1 - Contratos e sociedades: itinerários de uma antiga dicotomía

O objetivo desta seção é colocar em perspectiva os contornos assumidos pela da dicotomía contratos-sociedades, de sua constituição apartada, no curso do século XIX, aos primeiros sinais de sua dissolução, já em meados do século XX. Os arquétipos dessas figuras serão apresentados no item A; em seguida, no item B, serão discutidas as chaves de leitura da voluntas e dos iusfraternitatis. No item C, alguns dos aportes da Análise Econômica do Direito serão contextualizados no âmbito das duas disciplinas, ainda consideradas apartadamente. No item D, os primeiros sinais de seu esgarçamento serão discutidos a partir das noções de contratos relacionais e joint ventures.

A) Premissa: os modelos arquetípicos

Ainda que desde o consortium inter fratres romano as sociedades tenham se mantido na esfera teórica das obrigações consensuais - dos contratos, diríamos hoje -,2 não parece incorreto restringir a idéia de contrato e um campo menos amplo, delimitado pelos chamados "contratos de intercâmbio".3 Trata-se de um arquétipo usual, largamente difundido na doutrina brasileira, conforme o qual a disciplina das trocas (intercâmbios) diz respeito à oposição de interesses: de um lado, o interesse do adquirente em obter um bem ou serviço pelo menor preço possível; de outro, o interesse do alienante em ceder este bem ou serviço mediante uma contraprestação que o satisfaça.

------------------------------------------------------------------------

*Instruções*:
(a) Em que item do texto sobre contratos e sociedades serão discutidas as noções de contratos relacionais e joint ventures?
(b) Quais são todos os itens anunciados no texto sobre contratos e sociedades, e o que cada um vai tratar?
(c) Retome o texto sobre contratos e sociedades a partir da última frase apresentada.
As linhas não têm relação com o texto sobre contratos e sociedades.

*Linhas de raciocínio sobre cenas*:
------------------------------------------------------------------------

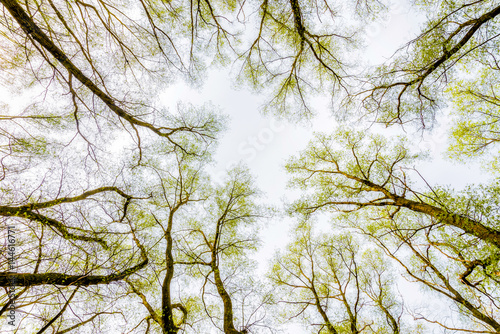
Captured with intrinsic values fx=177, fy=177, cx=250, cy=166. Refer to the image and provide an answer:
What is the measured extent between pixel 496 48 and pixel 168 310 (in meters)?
10.8

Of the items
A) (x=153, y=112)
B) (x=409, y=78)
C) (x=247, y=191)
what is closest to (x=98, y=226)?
(x=153, y=112)

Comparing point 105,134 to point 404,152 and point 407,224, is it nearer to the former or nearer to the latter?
point 404,152

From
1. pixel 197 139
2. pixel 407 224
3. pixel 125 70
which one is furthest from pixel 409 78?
pixel 125 70

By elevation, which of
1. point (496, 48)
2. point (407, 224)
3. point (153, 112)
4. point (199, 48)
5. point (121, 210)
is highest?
point (199, 48)

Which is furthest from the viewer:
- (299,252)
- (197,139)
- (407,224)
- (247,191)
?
(299,252)

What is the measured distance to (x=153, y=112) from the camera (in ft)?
16.2

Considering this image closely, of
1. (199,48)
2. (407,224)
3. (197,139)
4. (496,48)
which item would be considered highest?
(199,48)

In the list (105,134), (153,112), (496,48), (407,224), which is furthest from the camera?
(407,224)

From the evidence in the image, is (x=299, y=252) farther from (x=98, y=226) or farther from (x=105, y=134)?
(x=105, y=134)

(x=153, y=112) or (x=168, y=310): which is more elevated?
(x=153, y=112)

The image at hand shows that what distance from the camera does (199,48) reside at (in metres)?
5.57

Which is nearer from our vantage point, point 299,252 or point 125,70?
point 125,70

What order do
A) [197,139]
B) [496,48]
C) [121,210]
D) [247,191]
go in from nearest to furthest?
[496,48]
[121,210]
[197,139]
[247,191]

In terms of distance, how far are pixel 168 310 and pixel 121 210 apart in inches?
142
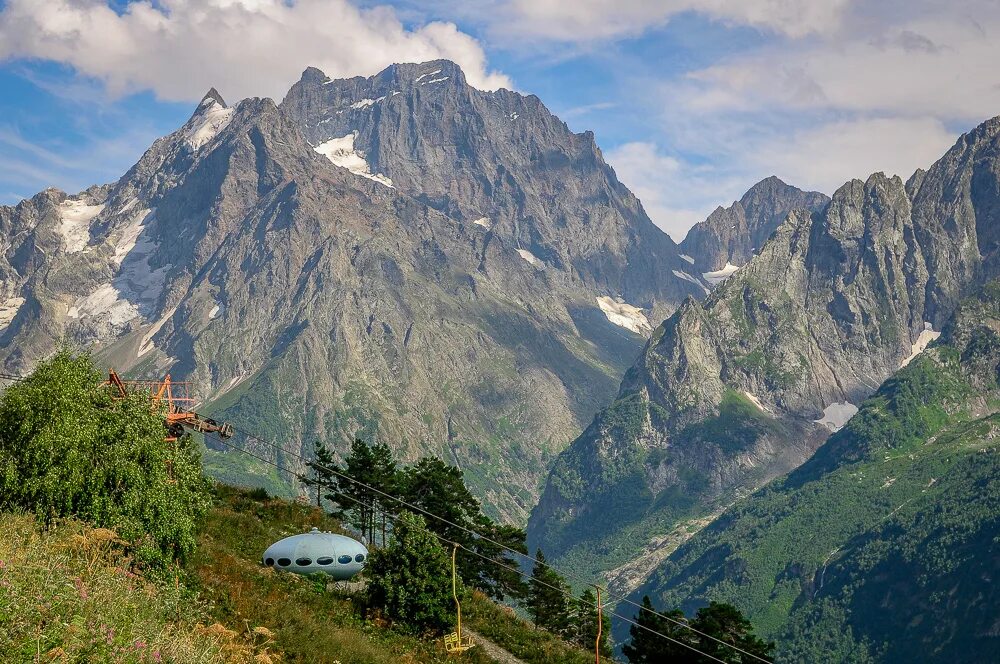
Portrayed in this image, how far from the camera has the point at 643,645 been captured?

------------------------------------------------------------------------

*Respostas escritas*:
(a) No item D.

(b)
- Item A: os arquétipos das figuras de contratos e sociedades.
- Item B: as chaves de leitura da voluntas e dos iusfraternitatis.
- Item C: alguns aportes da Análise Econômica do Direito, contextualizados no âmbito das duas disciplinas, ainda consideradas apartadamente.
- Item D: os primeiros sinais do esgarçamento da dicotomia, a partir das noções de contratos relacionais e joint ventures.

(c)
No extremo oposto estariam as "sociedades" e seu respectivo "direito societário", fundados na colaboração e na comunhão de interesses (ou ainda, conforme a conhecida lição de Ascarelli, no caráter plurilateral).4 Ao contrário da maioria dos contratos de intercâmbio (a partir daqui, apenas "contratos"), os contratos de sociedade (a partir daqui, apenas "sociedades") teriam, em geral, caráter duradouro, e envolveriam, ao menos em sua configuração mercantil, investimentos mútuos (seja com trabalho, seja com capital) na obtenção de lucros (um escopo per se inesgotável).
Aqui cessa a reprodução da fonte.